> _Exercise aim_
Lay out the lines as a Markdown table with the columns Number and Line, giving each its row number and leaving out any blank lines. Start at the line that contains "Поездка В Нижний Новгород", and stop after the line that contains "3i Series Waterproof".

> _The input_
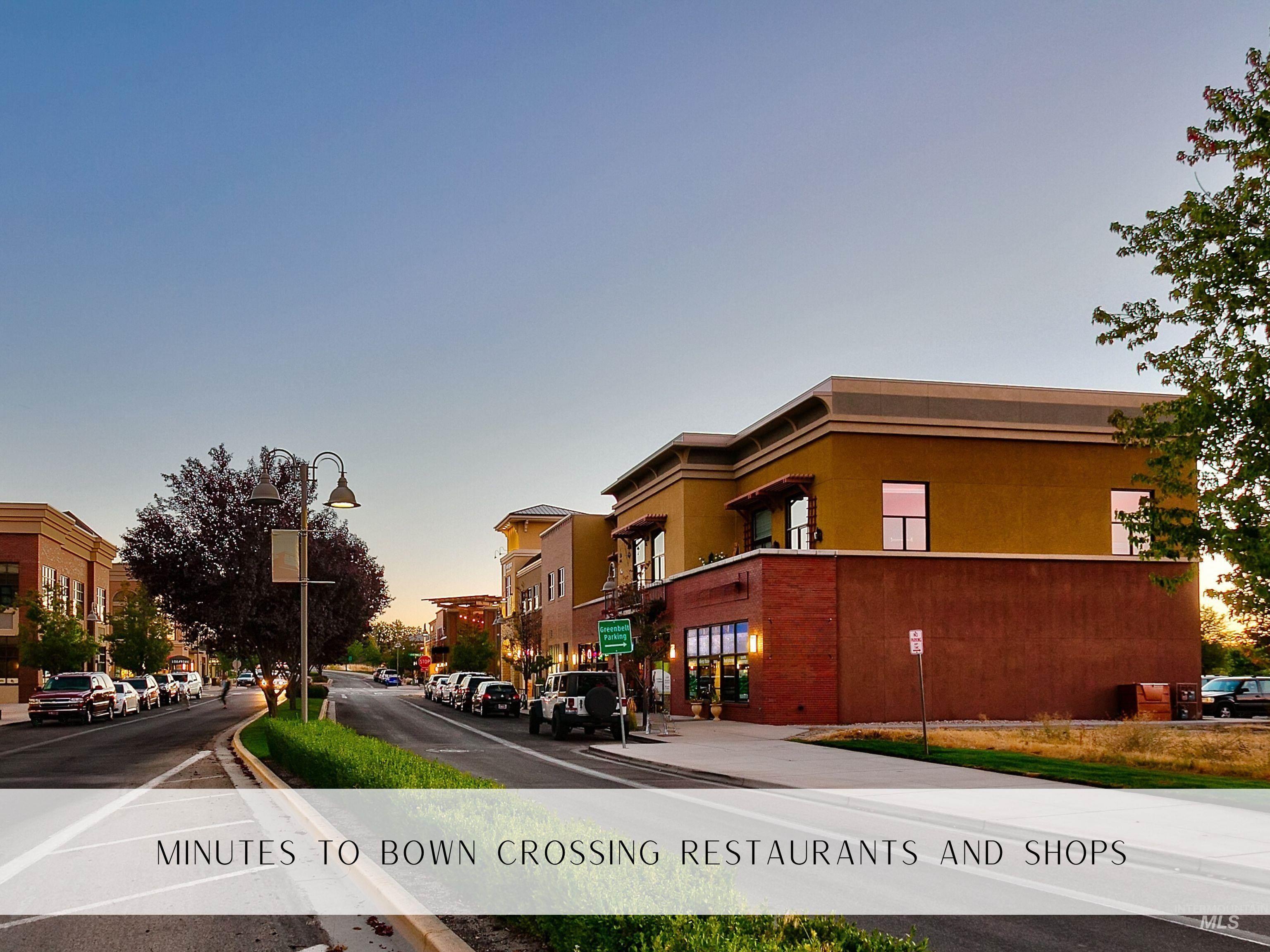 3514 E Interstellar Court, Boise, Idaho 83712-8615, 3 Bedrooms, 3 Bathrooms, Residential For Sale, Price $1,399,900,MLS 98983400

* * *

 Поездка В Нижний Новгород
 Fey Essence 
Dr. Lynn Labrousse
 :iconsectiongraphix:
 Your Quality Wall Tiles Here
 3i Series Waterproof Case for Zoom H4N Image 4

> _Answer_
| Number | Line |
|---|---|
| 1 |  Поездка В Нижний Новгород |
| 2 |  Fey Essence  |
| 3 | Dr. Lynn Labrousse |
| 4 |  :iconsectiongraphix: |
| 5 |  Your Quality Wall Tiles Here |
| 6 |  3i Series Waterproof Case for Zoom H4N Image 4 |